L’immagine di gorilla armati che irrompono in una redazione e pestano un giornalista intento a scrivere un articolo è quasi ricorrente in Messico. I più fortunati se la cavano con un ricovero in ospedale oppure con un’umiliazione. Come essere costretti ad occultare la verità in cambio di una mazzetta, il cui rifiuto potrebbe comportare la morte di un familiare. Altri reporter invece imparano a convivere con l’insonnia, con l’ansia. Mali inevitabili per coloro che non possono compiere un passo senza guardarsi le spalle. Chi racconta la realtà, in Messico, non conosce pace né porti sicuri, perché quelli che dovrebbero vegliare su di lui sono i nemici più temibili. Poliziotti, sindaci e funzionari pubblici a vario titolo perpetrano il 65% delle aggressioni nei confronti dei reporter. Lo ha affermato “Articolo 19”, la ONG che vigila sul rispetto della libertà di stampa nel mondo. Lo Stato centroamericano da anni non è in grado di tutelare la libertà d’espressione e così “l’enorme cimitero di giornalisti”, per citare un’espressione della scrittrice messicana Paula Mónaco Felipe, cresce di mese in mese. Le istituzioni si voltano dall’altro lato. Come? Con un escamotage legale. Quando un giornalista viene assassinato, gli inquirenti dichiarano che “il movente non è legato all’attività professionale della vittima ma alla sua vita privata”. Di solito alla sua “sfera sentimentale”. Ecco ridotta l’entità del crimine, ecco come si ammazza un reporter per la seconda volta, sviando le indagini o facendole cadere nel nulla. Succede quasi sempre.

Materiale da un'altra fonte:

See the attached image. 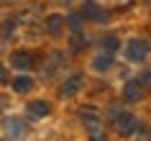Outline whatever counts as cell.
I'll list each match as a JSON object with an SVG mask.
<instances>
[{
    "instance_id": "obj_1",
    "label": "cell",
    "mask_w": 151,
    "mask_h": 141,
    "mask_svg": "<svg viewBox=\"0 0 151 141\" xmlns=\"http://www.w3.org/2000/svg\"><path fill=\"white\" fill-rule=\"evenodd\" d=\"M128 49H131V51H128V56H131V59H143V54H146V46H143L141 41H131V44H128Z\"/></svg>"
},
{
    "instance_id": "obj_2",
    "label": "cell",
    "mask_w": 151,
    "mask_h": 141,
    "mask_svg": "<svg viewBox=\"0 0 151 141\" xmlns=\"http://www.w3.org/2000/svg\"><path fill=\"white\" fill-rule=\"evenodd\" d=\"M28 110H31V116L44 118V116L49 113V103H31V105H28Z\"/></svg>"
},
{
    "instance_id": "obj_3",
    "label": "cell",
    "mask_w": 151,
    "mask_h": 141,
    "mask_svg": "<svg viewBox=\"0 0 151 141\" xmlns=\"http://www.w3.org/2000/svg\"><path fill=\"white\" fill-rule=\"evenodd\" d=\"M118 126H120V133H126V136H128V133H133V131H136V126H138V123H136V121H133L131 116H126Z\"/></svg>"
},
{
    "instance_id": "obj_4",
    "label": "cell",
    "mask_w": 151,
    "mask_h": 141,
    "mask_svg": "<svg viewBox=\"0 0 151 141\" xmlns=\"http://www.w3.org/2000/svg\"><path fill=\"white\" fill-rule=\"evenodd\" d=\"M5 128L10 131V136H13V139H21V136H23V123H18V121H8V123H5Z\"/></svg>"
},
{
    "instance_id": "obj_5",
    "label": "cell",
    "mask_w": 151,
    "mask_h": 141,
    "mask_svg": "<svg viewBox=\"0 0 151 141\" xmlns=\"http://www.w3.org/2000/svg\"><path fill=\"white\" fill-rule=\"evenodd\" d=\"M126 95H128V100H138V95H141L138 85H133V82H131V85L126 87Z\"/></svg>"
},
{
    "instance_id": "obj_6",
    "label": "cell",
    "mask_w": 151,
    "mask_h": 141,
    "mask_svg": "<svg viewBox=\"0 0 151 141\" xmlns=\"http://www.w3.org/2000/svg\"><path fill=\"white\" fill-rule=\"evenodd\" d=\"M62 26H64V23H62V18H56V16H54V18H49V28H51V33H59V31H62Z\"/></svg>"
},
{
    "instance_id": "obj_7",
    "label": "cell",
    "mask_w": 151,
    "mask_h": 141,
    "mask_svg": "<svg viewBox=\"0 0 151 141\" xmlns=\"http://www.w3.org/2000/svg\"><path fill=\"white\" fill-rule=\"evenodd\" d=\"M16 90H31V80H28V77L16 80Z\"/></svg>"
},
{
    "instance_id": "obj_8",
    "label": "cell",
    "mask_w": 151,
    "mask_h": 141,
    "mask_svg": "<svg viewBox=\"0 0 151 141\" xmlns=\"http://www.w3.org/2000/svg\"><path fill=\"white\" fill-rule=\"evenodd\" d=\"M13 64H16V67H28V64H31V56H16Z\"/></svg>"
},
{
    "instance_id": "obj_9",
    "label": "cell",
    "mask_w": 151,
    "mask_h": 141,
    "mask_svg": "<svg viewBox=\"0 0 151 141\" xmlns=\"http://www.w3.org/2000/svg\"><path fill=\"white\" fill-rule=\"evenodd\" d=\"M77 85H80V80L74 77V80H72V82H69V85L64 87V95H74V87H77Z\"/></svg>"
},
{
    "instance_id": "obj_10",
    "label": "cell",
    "mask_w": 151,
    "mask_h": 141,
    "mask_svg": "<svg viewBox=\"0 0 151 141\" xmlns=\"http://www.w3.org/2000/svg\"><path fill=\"white\" fill-rule=\"evenodd\" d=\"M95 67H103V69H108V67H110V59H108V56H103V59H97V62H95Z\"/></svg>"
}]
</instances>
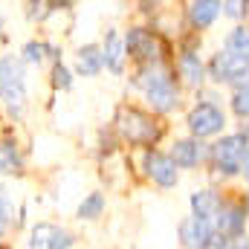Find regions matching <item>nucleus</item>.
I'll return each mask as SVG.
<instances>
[{"label":"nucleus","instance_id":"1","mask_svg":"<svg viewBox=\"0 0 249 249\" xmlns=\"http://www.w3.org/2000/svg\"><path fill=\"white\" fill-rule=\"evenodd\" d=\"M130 84L145 96L151 113L157 116H168L180 107V84H177V72L165 61L157 64H142L133 70Z\"/></svg>","mask_w":249,"mask_h":249},{"label":"nucleus","instance_id":"2","mask_svg":"<svg viewBox=\"0 0 249 249\" xmlns=\"http://www.w3.org/2000/svg\"><path fill=\"white\" fill-rule=\"evenodd\" d=\"M26 64L15 53L0 55V105L12 122H20L29 110V75Z\"/></svg>","mask_w":249,"mask_h":249},{"label":"nucleus","instance_id":"3","mask_svg":"<svg viewBox=\"0 0 249 249\" xmlns=\"http://www.w3.org/2000/svg\"><path fill=\"white\" fill-rule=\"evenodd\" d=\"M113 124H116V133L122 136L124 145H133V148H154L165 130L157 119V113H148L133 105H122L116 110Z\"/></svg>","mask_w":249,"mask_h":249},{"label":"nucleus","instance_id":"4","mask_svg":"<svg viewBox=\"0 0 249 249\" xmlns=\"http://www.w3.org/2000/svg\"><path fill=\"white\" fill-rule=\"evenodd\" d=\"M122 38H124L127 61H133L136 67L165 61V47H162V41H160L157 32H151V29H145V26H130Z\"/></svg>","mask_w":249,"mask_h":249},{"label":"nucleus","instance_id":"5","mask_svg":"<svg viewBox=\"0 0 249 249\" xmlns=\"http://www.w3.org/2000/svg\"><path fill=\"white\" fill-rule=\"evenodd\" d=\"M247 151H249V136L247 133H232V136H223L220 142H214L209 157H212V165H214L217 174L232 177V174L241 171Z\"/></svg>","mask_w":249,"mask_h":249},{"label":"nucleus","instance_id":"6","mask_svg":"<svg viewBox=\"0 0 249 249\" xmlns=\"http://www.w3.org/2000/svg\"><path fill=\"white\" fill-rule=\"evenodd\" d=\"M75 235L55 220H35L26 229V249H72Z\"/></svg>","mask_w":249,"mask_h":249},{"label":"nucleus","instance_id":"7","mask_svg":"<svg viewBox=\"0 0 249 249\" xmlns=\"http://www.w3.org/2000/svg\"><path fill=\"white\" fill-rule=\"evenodd\" d=\"M206 72L217 81V84H247L249 78V55H238V53H232V50H223V53H217L209 67H206Z\"/></svg>","mask_w":249,"mask_h":249},{"label":"nucleus","instance_id":"8","mask_svg":"<svg viewBox=\"0 0 249 249\" xmlns=\"http://www.w3.org/2000/svg\"><path fill=\"white\" fill-rule=\"evenodd\" d=\"M23 174H26V151L12 122L0 130V177H23Z\"/></svg>","mask_w":249,"mask_h":249},{"label":"nucleus","instance_id":"9","mask_svg":"<svg viewBox=\"0 0 249 249\" xmlns=\"http://www.w3.org/2000/svg\"><path fill=\"white\" fill-rule=\"evenodd\" d=\"M188 130H191V136L194 139H212V136H217L220 130H223V124H226V116H223V110L217 107V105H212V102H200V105H194L191 110H188Z\"/></svg>","mask_w":249,"mask_h":249},{"label":"nucleus","instance_id":"10","mask_svg":"<svg viewBox=\"0 0 249 249\" xmlns=\"http://www.w3.org/2000/svg\"><path fill=\"white\" fill-rule=\"evenodd\" d=\"M142 168H145V177L160 188H174L180 183V168L174 165V160L157 148H145L142 154Z\"/></svg>","mask_w":249,"mask_h":249},{"label":"nucleus","instance_id":"11","mask_svg":"<svg viewBox=\"0 0 249 249\" xmlns=\"http://www.w3.org/2000/svg\"><path fill=\"white\" fill-rule=\"evenodd\" d=\"M214 241V223L203 217H186L180 223V244L186 249H212Z\"/></svg>","mask_w":249,"mask_h":249},{"label":"nucleus","instance_id":"12","mask_svg":"<svg viewBox=\"0 0 249 249\" xmlns=\"http://www.w3.org/2000/svg\"><path fill=\"white\" fill-rule=\"evenodd\" d=\"M99 47H102V61H105V70H107V72H113V75H122L124 64H127V53H124V38L119 35V29H107Z\"/></svg>","mask_w":249,"mask_h":249},{"label":"nucleus","instance_id":"13","mask_svg":"<svg viewBox=\"0 0 249 249\" xmlns=\"http://www.w3.org/2000/svg\"><path fill=\"white\" fill-rule=\"evenodd\" d=\"M244 226H247V209H241L235 203H223V209L214 217V232L235 241V238L244 235Z\"/></svg>","mask_w":249,"mask_h":249},{"label":"nucleus","instance_id":"14","mask_svg":"<svg viewBox=\"0 0 249 249\" xmlns=\"http://www.w3.org/2000/svg\"><path fill=\"white\" fill-rule=\"evenodd\" d=\"M105 61H102V47L99 44H81L72 55V72L81 78H96L102 75Z\"/></svg>","mask_w":249,"mask_h":249},{"label":"nucleus","instance_id":"15","mask_svg":"<svg viewBox=\"0 0 249 249\" xmlns=\"http://www.w3.org/2000/svg\"><path fill=\"white\" fill-rule=\"evenodd\" d=\"M168 157L174 160V165H177V168H197V165L203 162L206 151H203L200 139H194V136H191V139H174V145H171Z\"/></svg>","mask_w":249,"mask_h":249},{"label":"nucleus","instance_id":"16","mask_svg":"<svg viewBox=\"0 0 249 249\" xmlns=\"http://www.w3.org/2000/svg\"><path fill=\"white\" fill-rule=\"evenodd\" d=\"M177 75H180V81L188 84V87H200L203 81H206V64L200 61V55L194 53V50H183L180 53V58H177V70H174Z\"/></svg>","mask_w":249,"mask_h":249},{"label":"nucleus","instance_id":"17","mask_svg":"<svg viewBox=\"0 0 249 249\" xmlns=\"http://www.w3.org/2000/svg\"><path fill=\"white\" fill-rule=\"evenodd\" d=\"M223 209V200L214 188H203V191H194L191 194V214L194 217H203V220H212L217 217V212Z\"/></svg>","mask_w":249,"mask_h":249},{"label":"nucleus","instance_id":"18","mask_svg":"<svg viewBox=\"0 0 249 249\" xmlns=\"http://www.w3.org/2000/svg\"><path fill=\"white\" fill-rule=\"evenodd\" d=\"M50 47H53V41H47V38H29V41H23V44H20L18 58L26 64V67L41 70V67H47V64H50Z\"/></svg>","mask_w":249,"mask_h":249},{"label":"nucleus","instance_id":"19","mask_svg":"<svg viewBox=\"0 0 249 249\" xmlns=\"http://www.w3.org/2000/svg\"><path fill=\"white\" fill-rule=\"evenodd\" d=\"M220 9H223L220 0H191V6H188V23L194 29H209L217 20Z\"/></svg>","mask_w":249,"mask_h":249},{"label":"nucleus","instance_id":"20","mask_svg":"<svg viewBox=\"0 0 249 249\" xmlns=\"http://www.w3.org/2000/svg\"><path fill=\"white\" fill-rule=\"evenodd\" d=\"M105 209H107V197H105L102 191H90V194H84L81 203L75 206V217L93 223V220H99V217L105 214Z\"/></svg>","mask_w":249,"mask_h":249},{"label":"nucleus","instance_id":"21","mask_svg":"<svg viewBox=\"0 0 249 249\" xmlns=\"http://www.w3.org/2000/svg\"><path fill=\"white\" fill-rule=\"evenodd\" d=\"M55 12V0H23V18L32 23V26H41L47 23Z\"/></svg>","mask_w":249,"mask_h":249},{"label":"nucleus","instance_id":"22","mask_svg":"<svg viewBox=\"0 0 249 249\" xmlns=\"http://www.w3.org/2000/svg\"><path fill=\"white\" fill-rule=\"evenodd\" d=\"M72 84H75V72H72L70 64L64 61L50 64V87H53V93H70Z\"/></svg>","mask_w":249,"mask_h":249},{"label":"nucleus","instance_id":"23","mask_svg":"<svg viewBox=\"0 0 249 249\" xmlns=\"http://www.w3.org/2000/svg\"><path fill=\"white\" fill-rule=\"evenodd\" d=\"M12 223H15V197L12 191L0 183V226L6 232H12Z\"/></svg>","mask_w":249,"mask_h":249},{"label":"nucleus","instance_id":"24","mask_svg":"<svg viewBox=\"0 0 249 249\" xmlns=\"http://www.w3.org/2000/svg\"><path fill=\"white\" fill-rule=\"evenodd\" d=\"M226 50H232L238 55H249V29H244V26L232 29L226 38Z\"/></svg>","mask_w":249,"mask_h":249},{"label":"nucleus","instance_id":"25","mask_svg":"<svg viewBox=\"0 0 249 249\" xmlns=\"http://www.w3.org/2000/svg\"><path fill=\"white\" fill-rule=\"evenodd\" d=\"M232 107H235V113H238V116H249V81H247V84H241V87L235 90Z\"/></svg>","mask_w":249,"mask_h":249},{"label":"nucleus","instance_id":"26","mask_svg":"<svg viewBox=\"0 0 249 249\" xmlns=\"http://www.w3.org/2000/svg\"><path fill=\"white\" fill-rule=\"evenodd\" d=\"M223 9H226V15H229V18H235V20H238V18H244V15H247V0H226V3H223Z\"/></svg>","mask_w":249,"mask_h":249},{"label":"nucleus","instance_id":"27","mask_svg":"<svg viewBox=\"0 0 249 249\" xmlns=\"http://www.w3.org/2000/svg\"><path fill=\"white\" fill-rule=\"evenodd\" d=\"M226 249H249V241L247 238H235V241H229V247Z\"/></svg>","mask_w":249,"mask_h":249},{"label":"nucleus","instance_id":"28","mask_svg":"<svg viewBox=\"0 0 249 249\" xmlns=\"http://www.w3.org/2000/svg\"><path fill=\"white\" fill-rule=\"evenodd\" d=\"M6 41H9V35H6V18L0 12V44H6Z\"/></svg>","mask_w":249,"mask_h":249},{"label":"nucleus","instance_id":"29","mask_svg":"<svg viewBox=\"0 0 249 249\" xmlns=\"http://www.w3.org/2000/svg\"><path fill=\"white\" fill-rule=\"evenodd\" d=\"M241 171L247 174V180H249V151H247V157H244V165H241Z\"/></svg>","mask_w":249,"mask_h":249},{"label":"nucleus","instance_id":"30","mask_svg":"<svg viewBox=\"0 0 249 249\" xmlns=\"http://www.w3.org/2000/svg\"><path fill=\"white\" fill-rule=\"evenodd\" d=\"M6 235H9V232H6V229H3V226H0V244H3V241H6Z\"/></svg>","mask_w":249,"mask_h":249},{"label":"nucleus","instance_id":"31","mask_svg":"<svg viewBox=\"0 0 249 249\" xmlns=\"http://www.w3.org/2000/svg\"><path fill=\"white\" fill-rule=\"evenodd\" d=\"M247 209H249V197H247Z\"/></svg>","mask_w":249,"mask_h":249}]
</instances>
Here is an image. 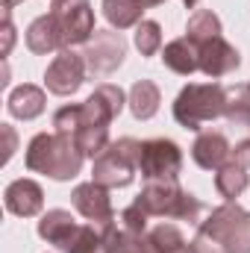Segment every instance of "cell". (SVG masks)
<instances>
[{
    "instance_id": "52a82bcc",
    "label": "cell",
    "mask_w": 250,
    "mask_h": 253,
    "mask_svg": "<svg viewBox=\"0 0 250 253\" xmlns=\"http://www.w3.org/2000/svg\"><path fill=\"white\" fill-rule=\"evenodd\" d=\"M50 15L59 24L62 33V44L74 47V44H88L94 30V9L88 0H50Z\"/></svg>"
},
{
    "instance_id": "83f0119b",
    "label": "cell",
    "mask_w": 250,
    "mask_h": 253,
    "mask_svg": "<svg viewBox=\"0 0 250 253\" xmlns=\"http://www.w3.org/2000/svg\"><path fill=\"white\" fill-rule=\"evenodd\" d=\"M80 126H83V106L80 103H68L53 115V132H59V135L74 138Z\"/></svg>"
},
{
    "instance_id": "9a60e30c",
    "label": "cell",
    "mask_w": 250,
    "mask_h": 253,
    "mask_svg": "<svg viewBox=\"0 0 250 253\" xmlns=\"http://www.w3.org/2000/svg\"><path fill=\"white\" fill-rule=\"evenodd\" d=\"M27 47L39 56H47L53 50H65L62 44V33H59V24L56 18L47 12L42 18H36L30 27H27Z\"/></svg>"
},
{
    "instance_id": "f546056e",
    "label": "cell",
    "mask_w": 250,
    "mask_h": 253,
    "mask_svg": "<svg viewBox=\"0 0 250 253\" xmlns=\"http://www.w3.org/2000/svg\"><path fill=\"white\" fill-rule=\"evenodd\" d=\"M15 44V27H12V9H3V56H9Z\"/></svg>"
},
{
    "instance_id": "2e32d148",
    "label": "cell",
    "mask_w": 250,
    "mask_h": 253,
    "mask_svg": "<svg viewBox=\"0 0 250 253\" xmlns=\"http://www.w3.org/2000/svg\"><path fill=\"white\" fill-rule=\"evenodd\" d=\"M44 91L33 83H24L18 88L9 91V100H6V109L12 118H21V121H33L44 112Z\"/></svg>"
},
{
    "instance_id": "5b68a950",
    "label": "cell",
    "mask_w": 250,
    "mask_h": 253,
    "mask_svg": "<svg viewBox=\"0 0 250 253\" xmlns=\"http://www.w3.org/2000/svg\"><path fill=\"white\" fill-rule=\"evenodd\" d=\"M138 153L141 141L135 138H118L112 141L91 165V180L106 189H126L138 171Z\"/></svg>"
},
{
    "instance_id": "7402d4cb",
    "label": "cell",
    "mask_w": 250,
    "mask_h": 253,
    "mask_svg": "<svg viewBox=\"0 0 250 253\" xmlns=\"http://www.w3.org/2000/svg\"><path fill=\"white\" fill-rule=\"evenodd\" d=\"M224 118H227L233 126L250 129V83L227 85V106H224Z\"/></svg>"
},
{
    "instance_id": "8fae6325",
    "label": "cell",
    "mask_w": 250,
    "mask_h": 253,
    "mask_svg": "<svg viewBox=\"0 0 250 253\" xmlns=\"http://www.w3.org/2000/svg\"><path fill=\"white\" fill-rule=\"evenodd\" d=\"M80 106H83V126H109L124 109V91L121 85L100 83L94 94Z\"/></svg>"
},
{
    "instance_id": "30bf717a",
    "label": "cell",
    "mask_w": 250,
    "mask_h": 253,
    "mask_svg": "<svg viewBox=\"0 0 250 253\" xmlns=\"http://www.w3.org/2000/svg\"><path fill=\"white\" fill-rule=\"evenodd\" d=\"M71 203L74 209L88 221V224H97L103 233L115 227V209H112V197H109V189L100 186V183H80L77 189L71 191Z\"/></svg>"
},
{
    "instance_id": "ba28073f",
    "label": "cell",
    "mask_w": 250,
    "mask_h": 253,
    "mask_svg": "<svg viewBox=\"0 0 250 253\" xmlns=\"http://www.w3.org/2000/svg\"><path fill=\"white\" fill-rule=\"evenodd\" d=\"M85 56V68L91 77H109L115 74L121 62L126 56V42L121 33H112V30H97L91 36V42L85 44L83 50Z\"/></svg>"
},
{
    "instance_id": "44dd1931",
    "label": "cell",
    "mask_w": 250,
    "mask_h": 253,
    "mask_svg": "<svg viewBox=\"0 0 250 253\" xmlns=\"http://www.w3.org/2000/svg\"><path fill=\"white\" fill-rule=\"evenodd\" d=\"M103 15L115 30L138 27L144 18V3L141 0H103Z\"/></svg>"
},
{
    "instance_id": "9c48e42d",
    "label": "cell",
    "mask_w": 250,
    "mask_h": 253,
    "mask_svg": "<svg viewBox=\"0 0 250 253\" xmlns=\"http://www.w3.org/2000/svg\"><path fill=\"white\" fill-rule=\"evenodd\" d=\"M85 56L83 53H74L71 47L59 50L53 56V62L47 65L44 71V85L50 94H59V97H68V94H77L80 85L85 83Z\"/></svg>"
},
{
    "instance_id": "484cf974",
    "label": "cell",
    "mask_w": 250,
    "mask_h": 253,
    "mask_svg": "<svg viewBox=\"0 0 250 253\" xmlns=\"http://www.w3.org/2000/svg\"><path fill=\"white\" fill-rule=\"evenodd\" d=\"M74 144L83 150L85 159H97L112 141H109V126H80L77 135H74Z\"/></svg>"
},
{
    "instance_id": "f1b7e54d",
    "label": "cell",
    "mask_w": 250,
    "mask_h": 253,
    "mask_svg": "<svg viewBox=\"0 0 250 253\" xmlns=\"http://www.w3.org/2000/svg\"><path fill=\"white\" fill-rule=\"evenodd\" d=\"M147 221H150V215H147L138 203H129L124 212L118 215V227H121L124 233H129V236H144V233L150 230Z\"/></svg>"
},
{
    "instance_id": "277c9868",
    "label": "cell",
    "mask_w": 250,
    "mask_h": 253,
    "mask_svg": "<svg viewBox=\"0 0 250 253\" xmlns=\"http://www.w3.org/2000/svg\"><path fill=\"white\" fill-rule=\"evenodd\" d=\"M227 85L221 83H188L174 100V121L186 129H200L206 121L224 118Z\"/></svg>"
},
{
    "instance_id": "e0dca14e",
    "label": "cell",
    "mask_w": 250,
    "mask_h": 253,
    "mask_svg": "<svg viewBox=\"0 0 250 253\" xmlns=\"http://www.w3.org/2000/svg\"><path fill=\"white\" fill-rule=\"evenodd\" d=\"M162 62L174 74L188 77V74L200 71V50H197V44L188 36H183V39H174V42H168L162 47Z\"/></svg>"
},
{
    "instance_id": "4fadbf2b",
    "label": "cell",
    "mask_w": 250,
    "mask_h": 253,
    "mask_svg": "<svg viewBox=\"0 0 250 253\" xmlns=\"http://www.w3.org/2000/svg\"><path fill=\"white\" fill-rule=\"evenodd\" d=\"M3 203L12 215L18 218H36L42 209H44V191L36 180L30 177H21V180H12L6 191H3Z\"/></svg>"
},
{
    "instance_id": "7a4b0ae2",
    "label": "cell",
    "mask_w": 250,
    "mask_h": 253,
    "mask_svg": "<svg viewBox=\"0 0 250 253\" xmlns=\"http://www.w3.org/2000/svg\"><path fill=\"white\" fill-rule=\"evenodd\" d=\"M135 203L153 218H171V221H186V224H194L200 227V221L209 215V209L194 197L188 194L186 189H180L177 180L171 183H147L141 194L135 197Z\"/></svg>"
},
{
    "instance_id": "8d00e7d4",
    "label": "cell",
    "mask_w": 250,
    "mask_h": 253,
    "mask_svg": "<svg viewBox=\"0 0 250 253\" xmlns=\"http://www.w3.org/2000/svg\"><path fill=\"white\" fill-rule=\"evenodd\" d=\"M100 253H106V251H100Z\"/></svg>"
},
{
    "instance_id": "1f68e13d",
    "label": "cell",
    "mask_w": 250,
    "mask_h": 253,
    "mask_svg": "<svg viewBox=\"0 0 250 253\" xmlns=\"http://www.w3.org/2000/svg\"><path fill=\"white\" fill-rule=\"evenodd\" d=\"M0 132L6 135V153H3V162H9V159H12V153H15V132H12V126H9V124L0 126Z\"/></svg>"
},
{
    "instance_id": "4dcf8cb0",
    "label": "cell",
    "mask_w": 250,
    "mask_h": 253,
    "mask_svg": "<svg viewBox=\"0 0 250 253\" xmlns=\"http://www.w3.org/2000/svg\"><path fill=\"white\" fill-rule=\"evenodd\" d=\"M230 159H233V162H239L242 168H248V171H250V138L239 141V144L230 150Z\"/></svg>"
},
{
    "instance_id": "4316f807",
    "label": "cell",
    "mask_w": 250,
    "mask_h": 253,
    "mask_svg": "<svg viewBox=\"0 0 250 253\" xmlns=\"http://www.w3.org/2000/svg\"><path fill=\"white\" fill-rule=\"evenodd\" d=\"M135 47L141 56H156L162 50V27L156 21H141L135 27Z\"/></svg>"
},
{
    "instance_id": "5bb4252c",
    "label": "cell",
    "mask_w": 250,
    "mask_h": 253,
    "mask_svg": "<svg viewBox=\"0 0 250 253\" xmlns=\"http://www.w3.org/2000/svg\"><path fill=\"white\" fill-rule=\"evenodd\" d=\"M230 150L233 147L221 129H203V132H197V138L191 144V159L203 171H218L230 159Z\"/></svg>"
},
{
    "instance_id": "e575fe53",
    "label": "cell",
    "mask_w": 250,
    "mask_h": 253,
    "mask_svg": "<svg viewBox=\"0 0 250 253\" xmlns=\"http://www.w3.org/2000/svg\"><path fill=\"white\" fill-rule=\"evenodd\" d=\"M141 3H144V9H147V6H159V3H165V0H141Z\"/></svg>"
},
{
    "instance_id": "d4e9b609",
    "label": "cell",
    "mask_w": 250,
    "mask_h": 253,
    "mask_svg": "<svg viewBox=\"0 0 250 253\" xmlns=\"http://www.w3.org/2000/svg\"><path fill=\"white\" fill-rule=\"evenodd\" d=\"M224 33V27H221V18L212 12V9H194L191 12V18H188V27H186V36L194 42V44H200V42H209V39H218Z\"/></svg>"
},
{
    "instance_id": "6da1fadb",
    "label": "cell",
    "mask_w": 250,
    "mask_h": 253,
    "mask_svg": "<svg viewBox=\"0 0 250 253\" xmlns=\"http://www.w3.org/2000/svg\"><path fill=\"white\" fill-rule=\"evenodd\" d=\"M83 150L74 144V138L59 132H39L27 144V168L33 174H47L50 180H74L83 168Z\"/></svg>"
},
{
    "instance_id": "d590c367",
    "label": "cell",
    "mask_w": 250,
    "mask_h": 253,
    "mask_svg": "<svg viewBox=\"0 0 250 253\" xmlns=\"http://www.w3.org/2000/svg\"><path fill=\"white\" fill-rule=\"evenodd\" d=\"M153 248H156V245H153ZM153 253H162V251H159V248H156V251H153Z\"/></svg>"
},
{
    "instance_id": "836d02e7",
    "label": "cell",
    "mask_w": 250,
    "mask_h": 253,
    "mask_svg": "<svg viewBox=\"0 0 250 253\" xmlns=\"http://www.w3.org/2000/svg\"><path fill=\"white\" fill-rule=\"evenodd\" d=\"M18 3H24V0H3V9H12V6H18Z\"/></svg>"
},
{
    "instance_id": "ffe728a7",
    "label": "cell",
    "mask_w": 250,
    "mask_h": 253,
    "mask_svg": "<svg viewBox=\"0 0 250 253\" xmlns=\"http://www.w3.org/2000/svg\"><path fill=\"white\" fill-rule=\"evenodd\" d=\"M248 183H250V171L242 168L239 162H233V159H227L215 171V189H218V194L224 200H236L242 191L248 189Z\"/></svg>"
},
{
    "instance_id": "8992f818",
    "label": "cell",
    "mask_w": 250,
    "mask_h": 253,
    "mask_svg": "<svg viewBox=\"0 0 250 253\" xmlns=\"http://www.w3.org/2000/svg\"><path fill=\"white\" fill-rule=\"evenodd\" d=\"M183 171V150L171 138H147L138 153V174L144 183H171Z\"/></svg>"
},
{
    "instance_id": "cb8c5ba5",
    "label": "cell",
    "mask_w": 250,
    "mask_h": 253,
    "mask_svg": "<svg viewBox=\"0 0 250 253\" xmlns=\"http://www.w3.org/2000/svg\"><path fill=\"white\" fill-rule=\"evenodd\" d=\"M103 230L97 224H77L71 239L65 242L62 253H100L103 251Z\"/></svg>"
},
{
    "instance_id": "7c38bea8",
    "label": "cell",
    "mask_w": 250,
    "mask_h": 253,
    "mask_svg": "<svg viewBox=\"0 0 250 253\" xmlns=\"http://www.w3.org/2000/svg\"><path fill=\"white\" fill-rule=\"evenodd\" d=\"M197 50H200V71L206 77H212V80H221V77L233 74L242 65V53L224 36L209 39V42H200Z\"/></svg>"
},
{
    "instance_id": "603a6c76",
    "label": "cell",
    "mask_w": 250,
    "mask_h": 253,
    "mask_svg": "<svg viewBox=\"0 0 250 253\" xmlns=\"http://www.w3.org/2000/svg\"><path fill=\"white\" fill-rule=\"evenodd\" d=\"M147 239H150L162 253H194L191 242L183 236V230H180L177 224H165V221H162V224H156V227L147 230Z\"/></svg>"
},
{
    "instance_id": "3957f363",
    "label": "cell",
    "mask_w": 250,
    "mask_h": 253,
    "mask_svg": "<svg viewBox=\"0 0 250 253\" xmlns=\"http://www.w3.org/2000/svg\"><path fill=\"white\" fill-rule=\"evenodd\" d=\"M197 236L215 242L224 253H250V212L227 200L200 221Z\"/></svg>"
},
{
    "instance_id": "d6a6232c",
    "label": "cell",
    "mask_w": 250,
    "mask_h": 253,
    "mask_svg": "<svg viewBox=\"0 0 250 253\" xmlns=\"http://www.w3.org/2000/svg\"><path fill=\"white\" fill-rule=\"evenodd\" d=\"M183 6H186V9H197V6H200V0H183Z\"/></svg>"
},
{
    "instance_id": "ac0fdd59",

Secondo la FEADLE (Procura Speciale per l’Investigazione di Delitti Contro la Libertà d’Espressione), il 99.7% dei casi di omicidio di giornalisti rimangono senza un colpevole. Poi non c’è da stupirsi se un reporter viene trucidato per aver denunciato la cattiva gestione di fondi comunali da parte di un sindaco. Nel 2015 il primo cittadino di una città nei pressi di Veracruz fece sparire alcuni fondi pubblici. Il giornalista messicano Moisés Sánchez Cerezo lo scopre e scrive la verità, la sua ultima verità. Dopo la pubblicazione dell’articolo, un gruppo di persone armate preleva  Sánchez dalla sua scrivania, in redazione, e lo porta via. È stato ritrovato dieci giorni dopo  dentro un sacco nero della spazzatura. A pezzi. Oggi si sa  che “il boia” del giornalista è l’ex guardia del corpo del sindaco, il quale ha ordinato al bodyguard di trucidare Sánchez. L’esecutore materiale del delitto ora è in carcere, mentre l’ex primo cittadino è latitante. Spesso, in Messico, criminalità e politica hanno lo stesso volto, l’episodio appena narrato lo dimostra. Questo lascia i giornalisti soli nella lotta contro le ingiustizie, di cui sono osservatori, cronisti e vittime. Le loro morti non  restano soltanto impunite, ma diventano un monito per tutti gli altri guerrieri con la penna.

La reporter messicana Miroslava Breach era una di loro. Per anni ha denunciato i legami tra politica e narcos. Finché un giorno, il 23 marzo del 2017, non è stata trivellata di colpi mentre era in auto davanti a casa sua. Le videocamere di sorveglianza hanno ripreso la scena. Lei, appena uscita dall’abitazione, sale in auto con suo figlio, per accompagnarlo a scuola. Non ha avuto neppure in tempo di uscire dal parcheggio. Il sicario, col volto coperto, si è avvicinato al finestrino ed ha aperto il fuoco, uccidendola. Giunti sul posto, i soccorritori non hanno potuto far altro che prendere atto della tragedia. Il corpo della reporter ancora nel veicolo. Accanto c’era il figlio, vivo ed in stato di shock. E  sul cruscotto, un biglietto con la scritta: “Per avere la lingua lunga”.